Yep, they are super adorable  

Yes there are salt and pepper hedgies, although they are commonly mistaken due to many other colors similar to it (like chocolate, for instance)


----------



## BeauShel (May 20, 2007)

Oh he is a cutie but I dont like the eyes. they just freak me out. One day I would love to have one but with the three cats and high prey drive dogs, I dont think they would last to long.


----------



## OceanTheGolden (Mar 22, 2008)

His eyes are creepy, but you get used to it after awhile xD


----------



## NuttinButGoldens (Jan 10, 2009)

Cool! The eyes are weird though


----------



## wjfriesen (Feb 25, 2009)

He is a cutie!! We have a hedgehog as well, Dahlila, and she and our golden Boomer actually get along when she is running around on the ground, i think he is just smart enough not to pounce lol


----------



## Abbydabbydo (Jan 31, 2007)

Very cute!
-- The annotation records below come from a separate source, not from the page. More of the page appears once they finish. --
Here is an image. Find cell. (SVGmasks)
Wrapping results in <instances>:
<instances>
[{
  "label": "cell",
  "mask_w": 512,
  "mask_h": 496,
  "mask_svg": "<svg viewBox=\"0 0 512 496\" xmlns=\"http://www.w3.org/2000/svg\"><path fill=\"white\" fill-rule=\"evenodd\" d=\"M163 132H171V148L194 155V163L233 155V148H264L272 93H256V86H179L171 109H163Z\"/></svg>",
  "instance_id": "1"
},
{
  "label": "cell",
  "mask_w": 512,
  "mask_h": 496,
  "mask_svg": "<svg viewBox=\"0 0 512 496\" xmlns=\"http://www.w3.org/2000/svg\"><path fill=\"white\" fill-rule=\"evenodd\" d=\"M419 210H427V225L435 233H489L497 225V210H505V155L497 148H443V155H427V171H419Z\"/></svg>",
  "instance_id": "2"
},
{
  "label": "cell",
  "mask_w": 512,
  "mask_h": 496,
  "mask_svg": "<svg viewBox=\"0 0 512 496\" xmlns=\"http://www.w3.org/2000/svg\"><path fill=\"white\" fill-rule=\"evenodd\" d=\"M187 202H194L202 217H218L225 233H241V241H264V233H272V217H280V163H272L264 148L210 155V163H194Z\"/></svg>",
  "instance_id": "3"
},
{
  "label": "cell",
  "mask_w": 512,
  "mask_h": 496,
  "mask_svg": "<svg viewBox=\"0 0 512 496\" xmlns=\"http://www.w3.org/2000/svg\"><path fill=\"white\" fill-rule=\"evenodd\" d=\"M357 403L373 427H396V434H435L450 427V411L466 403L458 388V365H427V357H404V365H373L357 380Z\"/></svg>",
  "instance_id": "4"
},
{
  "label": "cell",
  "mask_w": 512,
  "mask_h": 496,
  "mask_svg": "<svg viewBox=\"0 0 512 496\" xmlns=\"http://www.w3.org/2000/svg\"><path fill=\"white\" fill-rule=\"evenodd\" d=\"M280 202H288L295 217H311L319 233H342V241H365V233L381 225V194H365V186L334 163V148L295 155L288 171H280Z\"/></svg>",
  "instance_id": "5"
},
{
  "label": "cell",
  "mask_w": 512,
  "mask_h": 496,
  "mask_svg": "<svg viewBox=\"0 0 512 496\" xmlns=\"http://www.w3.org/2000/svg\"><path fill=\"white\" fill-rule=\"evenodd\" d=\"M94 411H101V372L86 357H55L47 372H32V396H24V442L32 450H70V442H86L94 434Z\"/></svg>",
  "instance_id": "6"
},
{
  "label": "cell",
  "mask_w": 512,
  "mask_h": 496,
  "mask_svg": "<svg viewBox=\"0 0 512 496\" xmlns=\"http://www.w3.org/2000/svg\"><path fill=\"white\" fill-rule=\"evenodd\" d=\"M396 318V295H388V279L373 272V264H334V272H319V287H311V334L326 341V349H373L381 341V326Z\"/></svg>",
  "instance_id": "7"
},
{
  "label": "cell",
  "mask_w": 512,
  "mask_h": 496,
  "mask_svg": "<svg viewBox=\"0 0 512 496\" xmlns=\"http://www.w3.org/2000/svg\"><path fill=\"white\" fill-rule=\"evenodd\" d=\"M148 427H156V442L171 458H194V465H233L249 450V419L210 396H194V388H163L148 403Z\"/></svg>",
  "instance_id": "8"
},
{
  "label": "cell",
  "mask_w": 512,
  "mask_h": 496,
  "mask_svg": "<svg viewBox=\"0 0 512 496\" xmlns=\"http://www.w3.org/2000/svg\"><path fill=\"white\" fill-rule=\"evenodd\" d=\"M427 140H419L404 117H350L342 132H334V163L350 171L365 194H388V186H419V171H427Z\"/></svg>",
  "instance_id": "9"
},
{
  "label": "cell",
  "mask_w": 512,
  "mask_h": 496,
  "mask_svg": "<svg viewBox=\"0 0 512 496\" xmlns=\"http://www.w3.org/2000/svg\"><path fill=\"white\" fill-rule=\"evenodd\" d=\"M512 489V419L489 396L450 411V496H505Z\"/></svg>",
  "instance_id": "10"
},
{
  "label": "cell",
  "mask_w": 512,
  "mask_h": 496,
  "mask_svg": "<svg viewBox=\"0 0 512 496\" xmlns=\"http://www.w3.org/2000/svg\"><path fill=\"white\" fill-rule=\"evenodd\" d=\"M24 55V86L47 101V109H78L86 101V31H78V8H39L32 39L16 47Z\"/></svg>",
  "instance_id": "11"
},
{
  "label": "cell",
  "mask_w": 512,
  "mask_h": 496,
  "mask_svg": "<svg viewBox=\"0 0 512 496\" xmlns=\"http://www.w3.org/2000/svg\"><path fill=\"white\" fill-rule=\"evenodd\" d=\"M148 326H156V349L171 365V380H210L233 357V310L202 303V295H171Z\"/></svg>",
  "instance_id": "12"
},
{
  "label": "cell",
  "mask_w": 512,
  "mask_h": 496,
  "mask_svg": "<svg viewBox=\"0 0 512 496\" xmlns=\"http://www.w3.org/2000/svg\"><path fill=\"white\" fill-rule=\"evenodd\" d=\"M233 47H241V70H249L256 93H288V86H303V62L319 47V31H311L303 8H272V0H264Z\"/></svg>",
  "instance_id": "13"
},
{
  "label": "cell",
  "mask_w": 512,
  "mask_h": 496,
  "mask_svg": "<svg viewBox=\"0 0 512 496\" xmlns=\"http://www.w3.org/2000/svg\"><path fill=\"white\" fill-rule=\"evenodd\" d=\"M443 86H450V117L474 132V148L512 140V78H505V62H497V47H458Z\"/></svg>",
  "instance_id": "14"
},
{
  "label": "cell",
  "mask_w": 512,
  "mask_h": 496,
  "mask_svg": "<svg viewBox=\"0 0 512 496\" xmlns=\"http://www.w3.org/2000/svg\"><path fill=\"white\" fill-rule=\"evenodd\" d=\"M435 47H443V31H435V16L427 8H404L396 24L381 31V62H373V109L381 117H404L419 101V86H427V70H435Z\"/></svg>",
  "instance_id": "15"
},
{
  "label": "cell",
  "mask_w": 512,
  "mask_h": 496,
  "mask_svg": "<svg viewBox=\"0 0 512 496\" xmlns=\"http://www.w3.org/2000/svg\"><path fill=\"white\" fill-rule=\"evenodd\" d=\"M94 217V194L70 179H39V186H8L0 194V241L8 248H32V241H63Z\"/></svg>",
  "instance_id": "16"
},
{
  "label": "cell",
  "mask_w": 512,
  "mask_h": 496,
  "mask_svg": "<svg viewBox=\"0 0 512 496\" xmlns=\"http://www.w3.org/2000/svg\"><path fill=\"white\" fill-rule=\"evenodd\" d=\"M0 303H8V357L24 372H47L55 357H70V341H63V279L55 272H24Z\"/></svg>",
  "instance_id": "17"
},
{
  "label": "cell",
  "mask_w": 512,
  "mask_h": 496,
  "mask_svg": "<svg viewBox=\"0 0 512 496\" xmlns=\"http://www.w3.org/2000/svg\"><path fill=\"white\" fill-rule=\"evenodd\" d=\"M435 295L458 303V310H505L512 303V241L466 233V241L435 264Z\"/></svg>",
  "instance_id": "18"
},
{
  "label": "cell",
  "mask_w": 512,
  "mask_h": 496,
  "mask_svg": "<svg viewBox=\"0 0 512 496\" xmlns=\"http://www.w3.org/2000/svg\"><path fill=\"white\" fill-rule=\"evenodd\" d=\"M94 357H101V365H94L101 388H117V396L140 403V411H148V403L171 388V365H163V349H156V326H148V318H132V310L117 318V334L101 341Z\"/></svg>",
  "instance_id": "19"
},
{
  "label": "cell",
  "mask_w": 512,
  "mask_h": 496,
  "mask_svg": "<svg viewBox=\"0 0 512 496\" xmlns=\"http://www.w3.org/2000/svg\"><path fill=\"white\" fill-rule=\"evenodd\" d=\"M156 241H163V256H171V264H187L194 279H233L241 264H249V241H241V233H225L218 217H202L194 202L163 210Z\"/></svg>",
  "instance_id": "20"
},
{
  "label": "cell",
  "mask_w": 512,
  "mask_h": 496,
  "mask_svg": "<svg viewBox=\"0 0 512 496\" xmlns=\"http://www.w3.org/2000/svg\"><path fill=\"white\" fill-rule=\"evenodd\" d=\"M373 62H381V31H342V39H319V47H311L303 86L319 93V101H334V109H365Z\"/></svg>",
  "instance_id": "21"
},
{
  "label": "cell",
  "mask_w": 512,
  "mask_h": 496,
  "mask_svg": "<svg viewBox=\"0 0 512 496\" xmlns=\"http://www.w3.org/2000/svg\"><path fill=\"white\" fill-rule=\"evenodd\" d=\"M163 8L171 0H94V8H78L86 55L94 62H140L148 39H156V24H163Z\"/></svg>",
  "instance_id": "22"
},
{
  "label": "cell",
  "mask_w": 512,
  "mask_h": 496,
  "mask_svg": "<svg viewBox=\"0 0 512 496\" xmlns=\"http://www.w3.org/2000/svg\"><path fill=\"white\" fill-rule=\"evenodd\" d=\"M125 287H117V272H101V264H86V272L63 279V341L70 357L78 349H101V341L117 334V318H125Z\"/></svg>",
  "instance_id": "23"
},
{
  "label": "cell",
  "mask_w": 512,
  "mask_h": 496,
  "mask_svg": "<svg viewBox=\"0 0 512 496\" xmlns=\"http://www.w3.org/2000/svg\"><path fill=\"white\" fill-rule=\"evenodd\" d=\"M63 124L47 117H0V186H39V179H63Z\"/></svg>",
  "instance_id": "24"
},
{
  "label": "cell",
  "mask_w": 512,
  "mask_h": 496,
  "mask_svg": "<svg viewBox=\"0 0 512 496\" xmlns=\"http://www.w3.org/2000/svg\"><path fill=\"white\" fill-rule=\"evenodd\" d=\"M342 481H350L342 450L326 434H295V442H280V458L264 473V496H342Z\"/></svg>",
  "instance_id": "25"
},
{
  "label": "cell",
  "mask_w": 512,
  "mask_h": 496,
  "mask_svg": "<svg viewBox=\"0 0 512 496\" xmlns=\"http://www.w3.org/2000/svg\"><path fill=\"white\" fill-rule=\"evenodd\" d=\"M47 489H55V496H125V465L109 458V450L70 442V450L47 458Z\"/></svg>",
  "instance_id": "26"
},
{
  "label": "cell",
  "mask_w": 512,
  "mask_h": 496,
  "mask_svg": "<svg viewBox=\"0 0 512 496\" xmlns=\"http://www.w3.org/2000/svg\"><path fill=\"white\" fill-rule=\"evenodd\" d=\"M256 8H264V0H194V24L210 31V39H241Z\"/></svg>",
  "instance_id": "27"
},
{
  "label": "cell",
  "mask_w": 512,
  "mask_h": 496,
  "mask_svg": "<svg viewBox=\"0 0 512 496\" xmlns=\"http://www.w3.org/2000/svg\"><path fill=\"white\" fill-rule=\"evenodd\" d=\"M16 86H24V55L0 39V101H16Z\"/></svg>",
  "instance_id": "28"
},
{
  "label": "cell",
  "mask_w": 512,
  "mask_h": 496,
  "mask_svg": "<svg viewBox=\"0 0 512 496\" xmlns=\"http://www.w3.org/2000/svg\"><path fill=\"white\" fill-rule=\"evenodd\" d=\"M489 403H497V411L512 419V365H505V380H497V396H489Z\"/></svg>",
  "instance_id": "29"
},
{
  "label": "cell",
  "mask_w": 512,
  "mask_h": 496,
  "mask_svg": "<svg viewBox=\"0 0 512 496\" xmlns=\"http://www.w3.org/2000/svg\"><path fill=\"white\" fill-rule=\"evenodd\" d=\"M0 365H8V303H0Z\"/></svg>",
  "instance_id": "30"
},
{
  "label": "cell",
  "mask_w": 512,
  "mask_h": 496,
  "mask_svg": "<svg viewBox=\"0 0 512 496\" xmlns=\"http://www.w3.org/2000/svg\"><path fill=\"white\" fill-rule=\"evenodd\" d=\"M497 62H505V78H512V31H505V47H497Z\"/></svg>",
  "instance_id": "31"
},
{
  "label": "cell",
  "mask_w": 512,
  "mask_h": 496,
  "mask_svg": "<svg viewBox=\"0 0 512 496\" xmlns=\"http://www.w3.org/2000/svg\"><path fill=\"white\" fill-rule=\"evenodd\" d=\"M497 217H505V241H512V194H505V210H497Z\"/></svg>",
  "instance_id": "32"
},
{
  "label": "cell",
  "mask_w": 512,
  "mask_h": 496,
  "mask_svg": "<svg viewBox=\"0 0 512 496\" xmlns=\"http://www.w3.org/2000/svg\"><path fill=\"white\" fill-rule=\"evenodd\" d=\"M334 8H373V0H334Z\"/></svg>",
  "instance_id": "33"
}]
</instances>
Looks just like a guy I work with.


----------



## OceanTheGolden (Mar 22, 2008)

He just spent 2.5 hours snuggling on the bed with me  And boy can he stretch xD


----------



## missmarstar (Jul 22, 2007)

My ex had a hedgehog a while ago... it was not friendly lol


----------



## moverking (Feb 26, 2007)

I think they're extraordinary lil critters....but I'd have to put shades on yours....those eyes would haunt me, lol


----------



## rictic (Feb 16, 2009)

ahh well cute.


----------



## Debles (Sep 6, 2007)

very cute. I like hedgehogs but don't think I could take red eyes looking me . Sorry. : )


----------



## OceanTheGolden (Mar 22, 2008)

Many people say that his eyes creep them out, but for some reason I just love his eyes xD
Thanks guys


----------



## OceanTheGolden (Mar 22, 2008)

Many people say that his eyes creep them out, but for some reason I just love his eyes xD
Thanks guys


----------



## coppers-mom (Jan 9, 2009)

His little eyes look fake! maybe like little pieces of candy just stuck on his face.
He is cute. Can you pet him or is he as "stickery" as he looks?


----------